> **SET EXERCISE**: Lay out the lines of the records as a JSON list of strings, one string per line with blank lines omitted, starting with the line containing "Would pixel 105" and going on through the line containing "3.71 meters". Include only those lines.

> **Stored items from a collection**:
▼

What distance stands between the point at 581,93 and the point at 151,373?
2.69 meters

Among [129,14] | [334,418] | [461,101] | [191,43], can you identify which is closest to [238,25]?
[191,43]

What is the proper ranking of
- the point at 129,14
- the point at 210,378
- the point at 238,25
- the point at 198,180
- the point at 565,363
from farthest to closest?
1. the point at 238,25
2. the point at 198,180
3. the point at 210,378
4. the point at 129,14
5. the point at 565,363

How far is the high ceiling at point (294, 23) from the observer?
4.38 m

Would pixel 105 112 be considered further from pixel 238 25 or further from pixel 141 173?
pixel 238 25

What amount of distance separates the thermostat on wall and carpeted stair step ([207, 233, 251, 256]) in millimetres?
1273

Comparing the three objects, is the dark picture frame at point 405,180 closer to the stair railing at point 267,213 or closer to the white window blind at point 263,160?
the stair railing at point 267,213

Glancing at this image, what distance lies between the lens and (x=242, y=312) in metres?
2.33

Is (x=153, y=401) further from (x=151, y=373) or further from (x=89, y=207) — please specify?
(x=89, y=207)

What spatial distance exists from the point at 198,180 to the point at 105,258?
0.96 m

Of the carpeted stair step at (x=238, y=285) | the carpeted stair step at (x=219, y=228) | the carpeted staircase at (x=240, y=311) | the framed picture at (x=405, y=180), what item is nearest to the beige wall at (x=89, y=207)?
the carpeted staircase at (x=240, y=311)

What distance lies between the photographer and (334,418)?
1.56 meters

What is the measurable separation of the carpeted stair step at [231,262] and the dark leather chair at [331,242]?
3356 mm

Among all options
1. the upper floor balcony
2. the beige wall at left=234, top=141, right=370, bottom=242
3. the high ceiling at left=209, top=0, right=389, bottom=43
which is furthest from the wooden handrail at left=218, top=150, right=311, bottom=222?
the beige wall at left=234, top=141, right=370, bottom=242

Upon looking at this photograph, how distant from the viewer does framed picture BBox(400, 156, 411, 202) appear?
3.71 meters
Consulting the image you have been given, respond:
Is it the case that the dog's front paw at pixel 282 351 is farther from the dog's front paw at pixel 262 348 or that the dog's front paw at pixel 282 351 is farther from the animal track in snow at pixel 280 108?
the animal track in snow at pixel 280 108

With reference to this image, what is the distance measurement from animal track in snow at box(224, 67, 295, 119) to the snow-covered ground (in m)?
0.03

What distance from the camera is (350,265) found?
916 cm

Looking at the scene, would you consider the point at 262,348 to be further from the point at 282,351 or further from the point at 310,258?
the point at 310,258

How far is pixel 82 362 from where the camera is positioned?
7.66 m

▲

> **EXPECTED ANSWER**:
[
  "Would pixel 105 112 be considered further from pixel 238 25 or further from pixel 141 173?",
  "pixel 238 25",
  "What amount of distance separates the thermostat on wall and carpeted stair step ([207, 233, 251, 256]) in millimetres?",
  "1273",
  "Comparing the three objects, is the dark picture frame at point 405,180 closer to the stair railing at point 267,213 or closer to the white window blind at point 263,160?",
  "the stair railing at point 267,213",
  "Glancing at this image, what distance lies between the lens and (x=242, y=312) in metres?",
  "2.33",
  "Is (x=153, y=401) further from (x=151, y=373) or further from (x=89, y=207) — please specify?",
  "(x=89, y=207)",
  "What spatial distance exists from the point at 198,180 to the point at 105,258?",
  "0.96 m",
  "Of the carpeted stair step at (x=238, y=285) | the carpeted stair step at (x=219, y=228) | the carpeted staircase at (x=240, y=311) | the framed picture at (x=405, y=180), what item is nearest to the beige wall at (x=89, y=207)?",
  "the carpeted staircase at (x=240, y=311)",
  "What distance lies between the photographer and (334,418)?",
  "1.56 meters",
  "What is the measurable separation of the carpeted stair step at [231,262] and the dark leather chair at [331,242]?",
  "3356 mm",
  "Among all options",
  "1. the upper floor balcony",
  "2. the beige wall at left=234, top=141, right=370, bottom=242",
  "3. the high ceiling at left=209, top=0, right=389, bottom=43",
  "which is furthest from the wooden handrail at left=218, top=150, right=311, bottom=222?",
  "the beige wall at left=234, top=141, right=370, bottom=242",
  "Upon looking at this photograph, how distant from the viewer does framed picture BBox(400, 156, 411, 202) appear?",
  "3.71 meters"
]